After a couple of false starts (thankfully, on the small street leading to and away from my house), I am happy to announce that I am getting the hang of driving on the right again, just as I was becoming thoroughly accustomed to left-side driving in Japan. It is easy enough, in theory at least; simply position yourself on the side of the road opposite to the side that the steering wheel is on, and you’re good to go. Needless to say, that doesn’t work for motorcycles or home-market cars imported from England or Japan, but that is another problem for another day, I suppose.
So, barely a week after arriving in North America from Tokyo, I found myself once again on the road, this time en route from Prince Edward Island to Nashville, TN, via the Eastern Seaboard. The trunk of my Civic looked a bit bare, occupied by only two carry-on bags, a small grocery sack of snacks and drinks, and a pair of lawn chairs destined for Stanfest 2010, Eastern Canada’s premier folk music festival. We sat on plastic tarps on the ground at last year’s rain-drenched Stanfest, and promised our posteriori that we would upgrade to folding chairs in the future.
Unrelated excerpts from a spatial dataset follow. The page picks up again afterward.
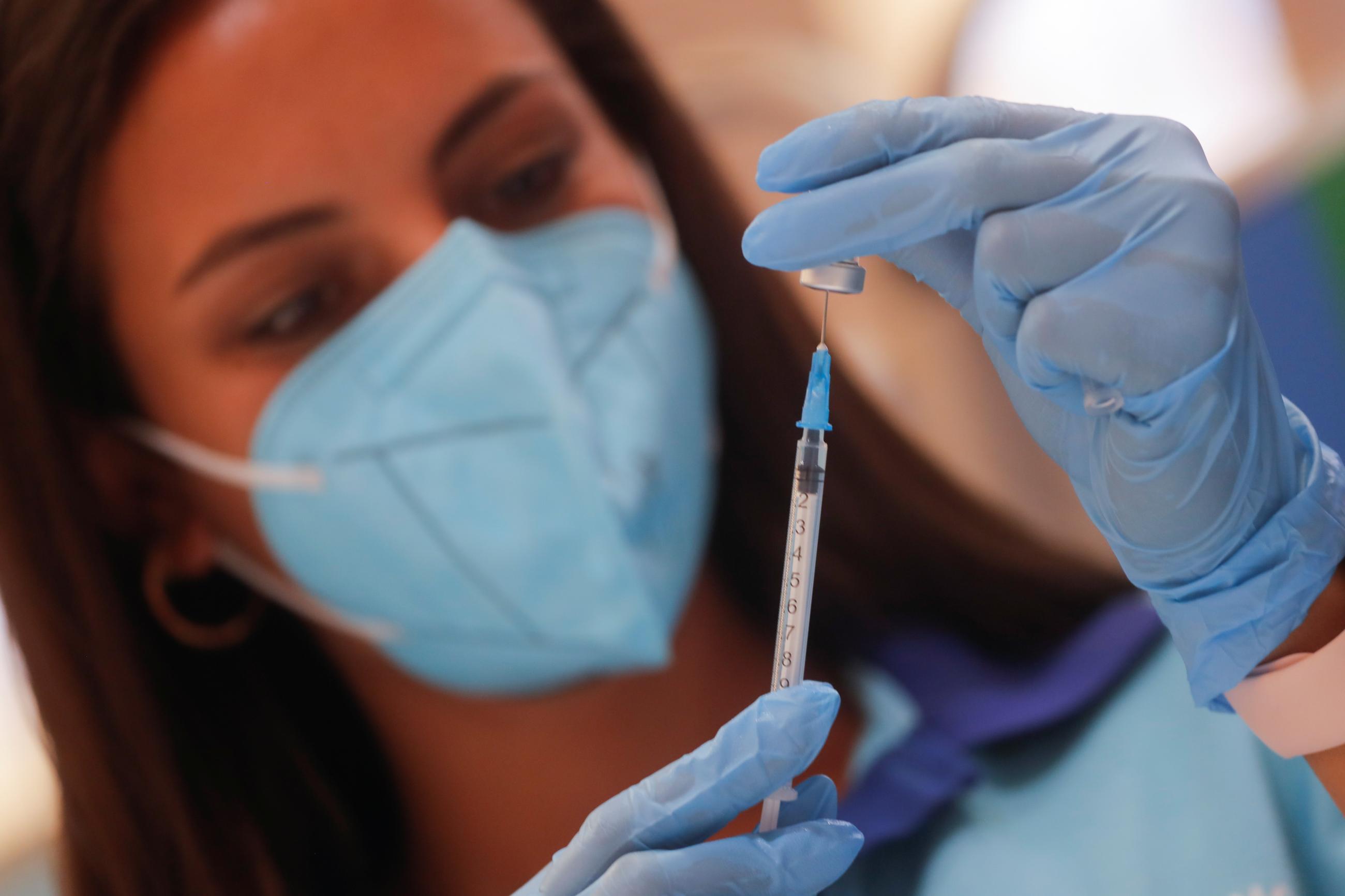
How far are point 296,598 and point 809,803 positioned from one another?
0.64 metres

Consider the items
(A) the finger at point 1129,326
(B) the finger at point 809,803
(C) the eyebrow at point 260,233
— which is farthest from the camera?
(C) the eyebrow at point 260,233

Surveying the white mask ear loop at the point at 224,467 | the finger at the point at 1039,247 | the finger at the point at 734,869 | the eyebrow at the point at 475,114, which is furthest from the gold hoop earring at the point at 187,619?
the finger at the point at 1039,247

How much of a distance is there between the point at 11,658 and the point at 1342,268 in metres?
1.69

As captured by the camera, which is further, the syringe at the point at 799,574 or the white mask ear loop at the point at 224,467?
the white mask ear loop at the point at 224,467

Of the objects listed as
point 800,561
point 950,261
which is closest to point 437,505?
point 800,561

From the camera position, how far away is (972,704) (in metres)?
1.09

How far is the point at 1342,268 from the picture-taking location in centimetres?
124

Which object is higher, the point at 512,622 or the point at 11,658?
the point at 11,658

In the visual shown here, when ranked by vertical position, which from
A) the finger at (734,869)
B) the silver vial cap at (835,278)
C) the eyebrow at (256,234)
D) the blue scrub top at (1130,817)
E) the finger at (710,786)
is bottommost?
the blue scrub top at (1130,817)

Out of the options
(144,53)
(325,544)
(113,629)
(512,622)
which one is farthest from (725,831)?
(144,53)

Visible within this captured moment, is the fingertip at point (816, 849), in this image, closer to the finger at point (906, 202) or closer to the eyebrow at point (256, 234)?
the finger at point (906, 202)

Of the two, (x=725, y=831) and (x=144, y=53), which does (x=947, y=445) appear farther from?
(x=144, y=53)

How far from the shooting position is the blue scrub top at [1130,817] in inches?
34.0

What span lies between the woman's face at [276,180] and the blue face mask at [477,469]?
1.6 inches
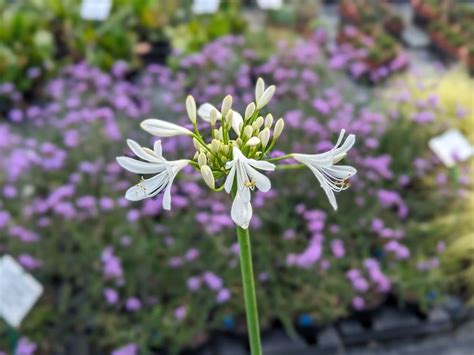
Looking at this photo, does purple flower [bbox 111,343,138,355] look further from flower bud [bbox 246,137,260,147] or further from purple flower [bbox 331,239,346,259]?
flower bud [bbox 246,137,260,147]

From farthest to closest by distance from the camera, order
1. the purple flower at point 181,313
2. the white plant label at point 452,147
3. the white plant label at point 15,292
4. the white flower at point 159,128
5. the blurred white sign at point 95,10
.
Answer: the blurred white sign at point 95,10 → the white plant label at point 452,147 → the purple flower at point 181,313 → the white plant label at point 15,292 → the white flower at point 159,128

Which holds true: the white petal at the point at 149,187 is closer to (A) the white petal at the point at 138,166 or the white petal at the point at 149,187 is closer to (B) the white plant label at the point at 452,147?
(A) the white petal at the point at 138,166

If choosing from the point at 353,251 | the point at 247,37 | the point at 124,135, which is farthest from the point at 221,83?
the point at 353,251

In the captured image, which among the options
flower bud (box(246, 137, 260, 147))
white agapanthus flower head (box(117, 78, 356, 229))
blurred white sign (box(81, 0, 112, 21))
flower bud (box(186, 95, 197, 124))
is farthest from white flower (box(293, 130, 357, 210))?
blurred white sign (box(81, 0, 112, 21))

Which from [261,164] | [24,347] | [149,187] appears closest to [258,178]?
[261,164]

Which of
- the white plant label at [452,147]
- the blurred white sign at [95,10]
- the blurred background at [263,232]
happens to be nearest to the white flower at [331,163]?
the blurred background at [263,232]

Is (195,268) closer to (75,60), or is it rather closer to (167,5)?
(75,60)
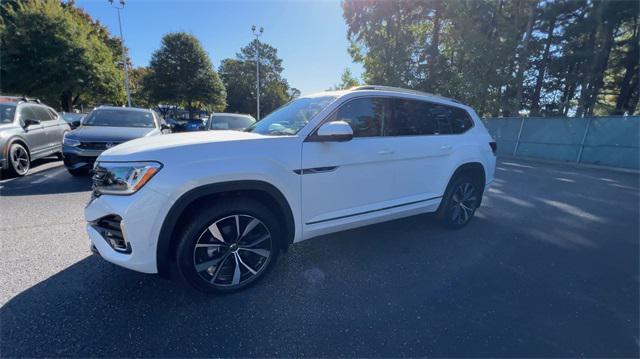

The cargo bay didn’t stay empty for long, as we paid a visit to tiny Kittery, Maine, the outlet mall capital of the Northeast. Several hours later, colorful bags from Eddie Bauer, The Gap, Timberland, and Tommy Hilfiger adorned the trunk, stuffing the available space to capacity and beyond. Fortunately, there was still some back seat room left as we lumbered into Freeport, Maine, the home of outdoor outfitter L.L. Bean. Any notions we might have had about, say, picking up hitchhikers were put to rest thanks to the drastic markdowns offered by the camping equipment giant. It was as if they were reaching out to me and saying, “Bruce, you need a mosquito resistant mesh shirt, don’t you? How does $7.99 grab you?” It grabbed me pretty well, I have to say. The final tally: eight polo shirts; four pairs of khakis; one pair of jeans; four button-front shirts; one pair of deck shoes; as well as a small assortment of trivia (t-shirts, windbreaker, wallet, etc.). And that was just my stuff; add in a similar haul for Saki, and you begin to get an idea of the Beverly Hillbilly-esque aspect of our diminutive conveyance. American Express kindly approved all the purchases, putting me a few hundred air miles closer to my next free flight to Asia, so all was good in my world.
The next day we made our way south to the Chesapeake Bay area, where we’ll stay until the weekend; as I write this, I am looking out over the Patuxent River from the living room of my cousin’s house. It is sunny and warm, bordering on hot, but there is a nice breeze off the river, and I am a happy camper (and, I might add, well outfitted for that pursuit; see above).